In August, the automaker sold a total of 45,216 sport utility vehicles, increasing 16.5 percent from the year earlier. In the first eight months, sales of Nissans in China edged up 0.2 percent to 956,270.
During the same eight months, Toyota delivered a total of 892,866 vehicles in China, an increase of 7.7 percent on the previous year.
Insiders hold that sales achieved by Toyota in China are being generated by the Toyota New Global Architecture, or the TNGA, as well as its compelling product portfolio.
The TNGA-based models include the Avalon hybrid, as well as hybrid versions of the Camry, Corolla and Levin sedans.
Honda sold 124,155 vehicles in August in China, up 5.9 percent from a year earlier.
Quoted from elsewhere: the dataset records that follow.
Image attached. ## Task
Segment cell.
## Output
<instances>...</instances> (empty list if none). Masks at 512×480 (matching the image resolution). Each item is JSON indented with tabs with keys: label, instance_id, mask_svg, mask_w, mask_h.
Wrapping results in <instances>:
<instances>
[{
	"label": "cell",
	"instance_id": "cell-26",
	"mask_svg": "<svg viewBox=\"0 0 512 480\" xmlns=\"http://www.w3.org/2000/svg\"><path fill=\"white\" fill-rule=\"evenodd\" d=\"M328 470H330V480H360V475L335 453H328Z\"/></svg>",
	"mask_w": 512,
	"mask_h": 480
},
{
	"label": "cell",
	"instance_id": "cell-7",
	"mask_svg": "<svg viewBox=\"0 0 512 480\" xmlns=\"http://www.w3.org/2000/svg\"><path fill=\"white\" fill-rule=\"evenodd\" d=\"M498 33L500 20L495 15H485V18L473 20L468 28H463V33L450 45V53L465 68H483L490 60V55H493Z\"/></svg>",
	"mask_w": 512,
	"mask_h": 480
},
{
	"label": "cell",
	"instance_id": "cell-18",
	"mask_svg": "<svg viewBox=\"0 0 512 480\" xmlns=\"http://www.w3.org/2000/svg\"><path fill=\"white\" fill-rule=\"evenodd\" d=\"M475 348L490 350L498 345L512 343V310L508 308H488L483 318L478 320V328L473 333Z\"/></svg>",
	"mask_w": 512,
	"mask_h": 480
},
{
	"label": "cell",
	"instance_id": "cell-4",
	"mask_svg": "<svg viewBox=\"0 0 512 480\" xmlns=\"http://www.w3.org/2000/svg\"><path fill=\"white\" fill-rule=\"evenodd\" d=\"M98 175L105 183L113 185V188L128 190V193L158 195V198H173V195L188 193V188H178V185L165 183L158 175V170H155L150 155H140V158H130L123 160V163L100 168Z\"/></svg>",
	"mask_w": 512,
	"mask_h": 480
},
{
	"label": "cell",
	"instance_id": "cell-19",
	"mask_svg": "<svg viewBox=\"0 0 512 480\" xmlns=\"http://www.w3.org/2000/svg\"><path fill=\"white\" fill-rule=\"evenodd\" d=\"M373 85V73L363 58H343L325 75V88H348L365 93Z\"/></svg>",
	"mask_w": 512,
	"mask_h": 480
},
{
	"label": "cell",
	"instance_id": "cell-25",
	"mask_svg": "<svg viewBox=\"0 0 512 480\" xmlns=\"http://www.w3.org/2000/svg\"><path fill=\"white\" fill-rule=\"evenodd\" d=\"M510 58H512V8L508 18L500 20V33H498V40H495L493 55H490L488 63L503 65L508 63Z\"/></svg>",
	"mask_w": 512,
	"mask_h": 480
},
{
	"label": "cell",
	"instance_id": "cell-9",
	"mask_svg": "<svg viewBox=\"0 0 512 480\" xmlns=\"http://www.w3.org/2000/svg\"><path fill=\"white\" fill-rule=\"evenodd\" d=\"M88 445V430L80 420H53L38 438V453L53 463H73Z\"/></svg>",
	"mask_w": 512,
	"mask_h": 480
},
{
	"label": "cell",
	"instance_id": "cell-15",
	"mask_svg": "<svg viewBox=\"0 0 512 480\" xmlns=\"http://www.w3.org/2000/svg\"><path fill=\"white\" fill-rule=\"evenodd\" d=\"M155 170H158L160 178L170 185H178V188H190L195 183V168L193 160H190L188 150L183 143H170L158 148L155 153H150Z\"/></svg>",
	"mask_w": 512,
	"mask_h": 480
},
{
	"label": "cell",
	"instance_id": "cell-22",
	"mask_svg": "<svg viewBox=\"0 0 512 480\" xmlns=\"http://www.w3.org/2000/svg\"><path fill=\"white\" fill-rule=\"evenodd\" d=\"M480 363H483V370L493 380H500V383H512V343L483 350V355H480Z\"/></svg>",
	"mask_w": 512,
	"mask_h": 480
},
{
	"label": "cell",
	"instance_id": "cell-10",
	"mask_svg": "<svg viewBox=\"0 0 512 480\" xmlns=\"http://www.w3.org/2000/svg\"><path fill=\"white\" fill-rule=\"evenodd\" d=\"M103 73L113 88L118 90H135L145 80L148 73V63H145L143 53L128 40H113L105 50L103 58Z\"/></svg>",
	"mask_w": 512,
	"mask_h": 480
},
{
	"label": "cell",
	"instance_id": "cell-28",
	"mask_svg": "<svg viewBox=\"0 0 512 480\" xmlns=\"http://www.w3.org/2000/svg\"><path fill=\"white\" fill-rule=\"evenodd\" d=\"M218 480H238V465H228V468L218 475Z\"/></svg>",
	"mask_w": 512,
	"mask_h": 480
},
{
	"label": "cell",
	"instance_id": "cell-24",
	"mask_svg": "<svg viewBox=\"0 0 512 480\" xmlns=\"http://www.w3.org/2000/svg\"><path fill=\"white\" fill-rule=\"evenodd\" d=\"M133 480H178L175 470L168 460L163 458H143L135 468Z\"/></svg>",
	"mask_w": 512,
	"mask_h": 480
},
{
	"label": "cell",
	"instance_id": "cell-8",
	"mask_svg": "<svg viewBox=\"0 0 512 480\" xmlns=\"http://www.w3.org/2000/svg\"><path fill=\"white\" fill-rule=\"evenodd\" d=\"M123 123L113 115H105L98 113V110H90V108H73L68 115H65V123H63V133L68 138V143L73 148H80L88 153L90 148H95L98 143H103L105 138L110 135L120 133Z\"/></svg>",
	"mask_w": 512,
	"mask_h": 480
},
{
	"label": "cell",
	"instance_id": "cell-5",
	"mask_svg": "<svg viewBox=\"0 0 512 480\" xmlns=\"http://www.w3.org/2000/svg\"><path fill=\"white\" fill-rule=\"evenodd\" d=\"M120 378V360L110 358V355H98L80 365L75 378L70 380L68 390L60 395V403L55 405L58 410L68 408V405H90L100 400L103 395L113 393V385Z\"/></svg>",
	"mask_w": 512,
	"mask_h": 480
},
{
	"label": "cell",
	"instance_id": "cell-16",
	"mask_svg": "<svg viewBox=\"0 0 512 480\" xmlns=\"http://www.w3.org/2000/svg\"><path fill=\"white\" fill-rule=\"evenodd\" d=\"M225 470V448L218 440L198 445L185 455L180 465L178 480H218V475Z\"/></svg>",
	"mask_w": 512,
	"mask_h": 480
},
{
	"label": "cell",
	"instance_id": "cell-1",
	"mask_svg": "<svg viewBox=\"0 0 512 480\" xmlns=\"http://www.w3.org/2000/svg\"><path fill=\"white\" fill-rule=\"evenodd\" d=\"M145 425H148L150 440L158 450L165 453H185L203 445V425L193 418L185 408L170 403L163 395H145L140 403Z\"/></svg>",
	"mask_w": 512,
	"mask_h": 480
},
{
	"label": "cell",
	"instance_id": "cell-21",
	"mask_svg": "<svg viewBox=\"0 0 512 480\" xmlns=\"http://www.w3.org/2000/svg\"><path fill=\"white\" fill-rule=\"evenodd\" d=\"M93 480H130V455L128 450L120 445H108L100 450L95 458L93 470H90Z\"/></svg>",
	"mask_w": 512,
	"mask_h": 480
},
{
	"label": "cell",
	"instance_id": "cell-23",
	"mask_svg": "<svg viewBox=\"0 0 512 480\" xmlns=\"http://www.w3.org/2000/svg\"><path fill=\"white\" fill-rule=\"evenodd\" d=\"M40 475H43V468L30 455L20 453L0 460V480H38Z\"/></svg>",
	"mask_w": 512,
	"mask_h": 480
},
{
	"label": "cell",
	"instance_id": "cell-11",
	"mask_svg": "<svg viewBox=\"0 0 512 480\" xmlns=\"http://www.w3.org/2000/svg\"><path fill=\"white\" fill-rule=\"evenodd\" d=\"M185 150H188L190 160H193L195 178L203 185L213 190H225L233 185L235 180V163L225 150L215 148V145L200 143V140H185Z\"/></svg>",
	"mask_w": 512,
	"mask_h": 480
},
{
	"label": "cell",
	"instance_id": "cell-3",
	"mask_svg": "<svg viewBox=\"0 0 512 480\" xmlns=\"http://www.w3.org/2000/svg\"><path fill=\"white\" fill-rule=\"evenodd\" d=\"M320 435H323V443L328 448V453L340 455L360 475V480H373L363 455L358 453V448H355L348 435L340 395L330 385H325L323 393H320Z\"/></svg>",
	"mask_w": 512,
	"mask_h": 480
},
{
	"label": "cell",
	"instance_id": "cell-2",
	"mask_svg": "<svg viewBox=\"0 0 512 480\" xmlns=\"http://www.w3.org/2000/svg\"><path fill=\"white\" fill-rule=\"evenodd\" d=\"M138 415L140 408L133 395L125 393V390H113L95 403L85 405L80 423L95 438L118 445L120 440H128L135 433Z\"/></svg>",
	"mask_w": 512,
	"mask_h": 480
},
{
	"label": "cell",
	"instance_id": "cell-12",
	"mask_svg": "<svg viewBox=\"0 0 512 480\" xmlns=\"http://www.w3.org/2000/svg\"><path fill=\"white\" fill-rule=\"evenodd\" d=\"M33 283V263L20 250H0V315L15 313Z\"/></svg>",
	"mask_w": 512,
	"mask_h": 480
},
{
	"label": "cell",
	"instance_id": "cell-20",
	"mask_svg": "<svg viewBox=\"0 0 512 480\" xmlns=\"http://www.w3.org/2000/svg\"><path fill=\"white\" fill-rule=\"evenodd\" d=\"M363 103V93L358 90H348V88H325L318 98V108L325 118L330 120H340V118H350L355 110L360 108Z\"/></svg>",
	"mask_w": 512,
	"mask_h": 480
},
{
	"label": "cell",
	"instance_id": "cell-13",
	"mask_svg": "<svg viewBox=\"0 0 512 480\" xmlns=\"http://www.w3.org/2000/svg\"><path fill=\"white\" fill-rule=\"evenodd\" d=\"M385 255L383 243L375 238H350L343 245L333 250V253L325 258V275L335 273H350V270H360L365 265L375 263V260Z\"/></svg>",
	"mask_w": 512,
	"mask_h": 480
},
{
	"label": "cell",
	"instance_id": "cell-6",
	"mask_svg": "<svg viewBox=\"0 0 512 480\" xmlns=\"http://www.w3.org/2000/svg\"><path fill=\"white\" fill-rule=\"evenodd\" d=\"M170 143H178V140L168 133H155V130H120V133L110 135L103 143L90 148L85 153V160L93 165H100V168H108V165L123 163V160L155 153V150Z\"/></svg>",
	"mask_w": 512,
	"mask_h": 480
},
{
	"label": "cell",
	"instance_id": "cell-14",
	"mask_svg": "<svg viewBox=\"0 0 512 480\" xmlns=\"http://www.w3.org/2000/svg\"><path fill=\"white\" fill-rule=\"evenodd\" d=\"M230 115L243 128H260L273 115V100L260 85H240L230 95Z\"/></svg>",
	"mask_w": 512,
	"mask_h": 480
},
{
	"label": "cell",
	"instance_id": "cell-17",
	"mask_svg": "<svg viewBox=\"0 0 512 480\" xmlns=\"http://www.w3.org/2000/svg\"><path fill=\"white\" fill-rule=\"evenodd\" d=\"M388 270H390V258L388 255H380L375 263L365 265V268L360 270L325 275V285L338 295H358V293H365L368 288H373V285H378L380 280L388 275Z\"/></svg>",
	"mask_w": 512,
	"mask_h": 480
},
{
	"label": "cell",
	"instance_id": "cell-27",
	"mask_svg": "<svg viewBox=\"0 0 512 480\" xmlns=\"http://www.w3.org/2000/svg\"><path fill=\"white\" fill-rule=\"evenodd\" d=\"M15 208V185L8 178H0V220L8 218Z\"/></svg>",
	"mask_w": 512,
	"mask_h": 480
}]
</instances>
As for the sales achieved from January to August, the brand sold 985,514 vehicles, an increase of 18.4 percent from the same period in 2018. Honda's two most sought-after models, the Civic sedan and the CR-V crossover each sold more than 20,000 units in August.
The hybrid variants of Honda's CR-V, Accord, Inspire and Odessey together achieved sales of 13,274 in August.
Honda and Toyota have demonstrated strength in hybrid technology that few others can match, according to Yang Jian, managing editor of Automotive News China.
Hybrids have not only enabled the two major Japanese carmakers to buck the downturn in China's new energy car market, but have also helped position both companies for future sales and profit growth, Yang added.
Yale Zhang, managing director of Shanghai-based consulting firm Automotive Foresight, said: "The sales growth of Japanese auto brands reflects that China's automotive market is maturing and customers here are rational when buying a car."
Japanese vehicles are widely accepted for their excellent quality, favorable brand reputation and fuel economy, which has been proved by an array of top-selling models such as the Corolla and the CR-V, Zhang noted.